According to the Post, internal campaign emails reveal Papadopoulos specifically offered to broker “a meeting between us and the Russian leadership to discuss US-Russia ties under President Trump.” Many campaign officials balked at the proposal, including co-chairman Sam Clovis and advisor and retired Navy Rear Admiral Charles Kubic, who cited treaty and legal concerns regarding the matter. Yet Papadopoulos kept at it and, between March and September of that year, “sent at least a half-dozen requests for Trump” and “members of his team to meet with Russian officials.”

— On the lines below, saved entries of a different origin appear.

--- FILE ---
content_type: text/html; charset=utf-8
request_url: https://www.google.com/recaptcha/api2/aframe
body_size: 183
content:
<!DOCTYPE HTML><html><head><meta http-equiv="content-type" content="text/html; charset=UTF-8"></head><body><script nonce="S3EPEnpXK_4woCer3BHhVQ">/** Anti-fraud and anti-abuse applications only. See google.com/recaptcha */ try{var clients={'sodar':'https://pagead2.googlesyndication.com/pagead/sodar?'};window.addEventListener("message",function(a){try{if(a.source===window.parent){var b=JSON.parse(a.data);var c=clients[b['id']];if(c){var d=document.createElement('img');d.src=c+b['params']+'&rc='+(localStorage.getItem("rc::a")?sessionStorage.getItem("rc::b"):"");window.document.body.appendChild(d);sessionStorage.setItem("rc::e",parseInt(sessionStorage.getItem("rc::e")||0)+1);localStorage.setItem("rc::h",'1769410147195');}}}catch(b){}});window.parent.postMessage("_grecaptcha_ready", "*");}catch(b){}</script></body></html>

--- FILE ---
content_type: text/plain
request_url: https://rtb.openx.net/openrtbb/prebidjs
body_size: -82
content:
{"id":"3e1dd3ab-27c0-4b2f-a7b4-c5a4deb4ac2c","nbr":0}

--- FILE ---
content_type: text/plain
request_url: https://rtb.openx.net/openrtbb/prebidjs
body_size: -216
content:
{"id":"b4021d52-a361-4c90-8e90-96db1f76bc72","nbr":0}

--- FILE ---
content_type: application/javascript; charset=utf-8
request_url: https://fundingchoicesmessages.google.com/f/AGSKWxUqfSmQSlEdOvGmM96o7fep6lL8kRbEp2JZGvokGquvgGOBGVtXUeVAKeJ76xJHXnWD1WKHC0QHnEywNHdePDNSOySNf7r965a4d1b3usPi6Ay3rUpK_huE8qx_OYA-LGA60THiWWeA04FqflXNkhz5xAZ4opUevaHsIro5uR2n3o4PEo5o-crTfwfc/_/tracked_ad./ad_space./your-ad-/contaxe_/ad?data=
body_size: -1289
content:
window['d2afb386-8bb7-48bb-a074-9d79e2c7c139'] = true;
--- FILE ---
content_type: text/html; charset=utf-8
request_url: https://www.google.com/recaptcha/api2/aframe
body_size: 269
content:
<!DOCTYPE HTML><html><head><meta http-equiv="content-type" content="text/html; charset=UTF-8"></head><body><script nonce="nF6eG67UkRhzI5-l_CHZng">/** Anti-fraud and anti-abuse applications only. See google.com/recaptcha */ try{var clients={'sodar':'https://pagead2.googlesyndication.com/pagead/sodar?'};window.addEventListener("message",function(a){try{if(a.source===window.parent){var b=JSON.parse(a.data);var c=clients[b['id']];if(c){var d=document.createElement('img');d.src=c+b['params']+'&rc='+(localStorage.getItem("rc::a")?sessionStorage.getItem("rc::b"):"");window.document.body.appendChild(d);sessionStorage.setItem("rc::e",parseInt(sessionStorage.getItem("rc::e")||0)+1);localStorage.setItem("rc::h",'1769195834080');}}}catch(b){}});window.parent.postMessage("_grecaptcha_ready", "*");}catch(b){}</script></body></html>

The young foreign policy advisor’s requests were ignored. Then-campaign manager Paul Manafort even went so far as to reject them outright in May 2016 — when Papadopoulos forwarded an email from a senior official at the Russian International Affairs Council, Ivan Timofeev, suggesting that “Russian foreign ministry officials were open to a Trump visit to Moscow.”

Even so, the news of these repeated attempts to broker a meeting lend credence to former CIA Director John Brennan’s May 2017 house testimony, in which the ex-official confirmed Russia “brazenly interfered” in the 2016 election. What’s more, intelligence officials told the Post that Papadopoulos’s numerous attempts to establish contact between the Trump campaign and Russia may have been a test of the former’s willingness to cooperate then and in the future.